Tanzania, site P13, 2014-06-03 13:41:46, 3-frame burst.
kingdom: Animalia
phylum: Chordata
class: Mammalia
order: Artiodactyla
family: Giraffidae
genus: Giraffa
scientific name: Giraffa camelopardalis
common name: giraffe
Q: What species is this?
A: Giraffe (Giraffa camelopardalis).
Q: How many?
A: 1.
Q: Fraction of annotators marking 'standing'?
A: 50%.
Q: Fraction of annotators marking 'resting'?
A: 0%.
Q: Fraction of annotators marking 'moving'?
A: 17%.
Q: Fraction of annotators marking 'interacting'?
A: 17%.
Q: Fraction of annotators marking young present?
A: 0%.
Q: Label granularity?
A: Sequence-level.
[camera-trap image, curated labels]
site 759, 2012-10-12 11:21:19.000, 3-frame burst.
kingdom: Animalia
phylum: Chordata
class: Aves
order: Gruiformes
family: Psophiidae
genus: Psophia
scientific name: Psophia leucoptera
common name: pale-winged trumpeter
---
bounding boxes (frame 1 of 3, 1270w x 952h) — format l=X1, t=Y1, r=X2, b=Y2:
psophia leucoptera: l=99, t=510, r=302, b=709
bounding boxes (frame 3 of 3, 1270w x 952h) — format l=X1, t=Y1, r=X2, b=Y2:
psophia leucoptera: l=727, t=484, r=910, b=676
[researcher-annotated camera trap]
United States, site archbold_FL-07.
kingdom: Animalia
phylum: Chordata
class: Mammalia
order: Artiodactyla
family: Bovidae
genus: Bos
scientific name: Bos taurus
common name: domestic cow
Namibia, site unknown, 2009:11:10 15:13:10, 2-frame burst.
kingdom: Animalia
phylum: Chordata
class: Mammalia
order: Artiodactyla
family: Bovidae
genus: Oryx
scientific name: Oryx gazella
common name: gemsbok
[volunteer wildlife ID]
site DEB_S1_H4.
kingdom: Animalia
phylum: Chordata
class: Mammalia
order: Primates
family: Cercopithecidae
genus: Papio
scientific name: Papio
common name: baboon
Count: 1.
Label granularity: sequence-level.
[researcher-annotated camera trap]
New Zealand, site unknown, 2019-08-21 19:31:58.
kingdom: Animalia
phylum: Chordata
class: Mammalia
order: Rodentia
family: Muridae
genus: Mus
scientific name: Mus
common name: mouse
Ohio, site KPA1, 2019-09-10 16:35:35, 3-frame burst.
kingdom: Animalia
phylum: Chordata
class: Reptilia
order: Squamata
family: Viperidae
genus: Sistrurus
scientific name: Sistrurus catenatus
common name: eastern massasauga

-----

_ABOUT THIS TASK_
Every entry should be transcribed exactly, with nothing omitted.

_SOLUTION FOR THIS PROBLEM_
Tanzania, site P13, 2014-06-03 13:41:46, 3-frame burst.
kingdom: Animalia
phylum: Chordata
class: Mammalia
order: Artiodactyla
family: Giraffidae
genus: Giraffa
scientific name: Giraffa camelopardalis
common name: giraffe
Q: What species is this?
A: Giraffe (Giraffa camelopardalis).
Q: How many?
A: 1.
Q: Fraction of annotators marking 'standing'?
A: 50%.
Q: Fraction of annotators marking 'resting'?
A: 0%.
Q: Fraction of annotators marking 'moving'?
A: 17%.
Q: Fraction of annotators marking 'interacting'?
A: 17%.
Q: Fraction of annotators marking young present?
A: 0%.
Q: Label granularity?
A: Sequence-level.
[camera-trap image, curated labels]
site 759, 2012-10-12 11:21:19.000, 3-frame burst.
kingdom: Animalia
phylum: Chordata
class: Aves
order: Gruiformes
family: Psophiidae
genus: Psophia
scientific name: Psophia leucoptera
common name: pale-winged trumpeter
---
bounding boxes (frame 1 of 3, 1270w x 952h) — format l=X1, t=Y1, r=X2, b=Y2:
psophia leucoptera: l=99, t=510, r=302, b=709
bounding boxes (frame 3 of 3, 1270w x 952h) — format l=X1, t=Y1, r=X2, b=Y2:
psophia leucoptera: l=727, t=484, r=910, b=676
[researcher-annotated camera trap]
United States, site archbold_FL-07.
kingdom: Animalia
phylum: Chordata
class: Mammalia
order: Artiodactyla
family: Bovidae
genus: Bos
scientific name: Bos taurus
common name: domestic cow
Namibia, site unknown, 2009:11:10 15:13:10, 2-frame burst.
kingdom: Animalia
phylum: Chordata
class: Mammalia
order: Artiodactyla
family: Bovidae
genus: Oryx
scientific name: Oryx gazella
common name: gemsbok
[volunteer wildlife ID]
site DEB_S1_H4.
kingdom: Animalia
phylum: Chordata
class: Mammalia
order: Primates
family: Cercopithecidae
genus: Papio
scientific name: Papio
common name: baboon
Count: 1.
Label granularity: sequence-level.
[researcher-annotated camera trap]
New Zealand, site unknown, 2019-08-21 19:31:58.
kingdom: Animalia
phylum: Chordata
class: Mammalia
order: Rodentia
family: Muridae
genus: Mus
scientific name: Mus
common name: mouse
Ohio, site KPA1, 2019-09-10 16:35:35, 3-frame burst.
kingdom: Animalia
phylum: Chordata
class: Reptilia
order: Squamata
family: Viperidae
genus: Sistrurus
scientific name: Sistrurus catenatus
common name: eastern massasauga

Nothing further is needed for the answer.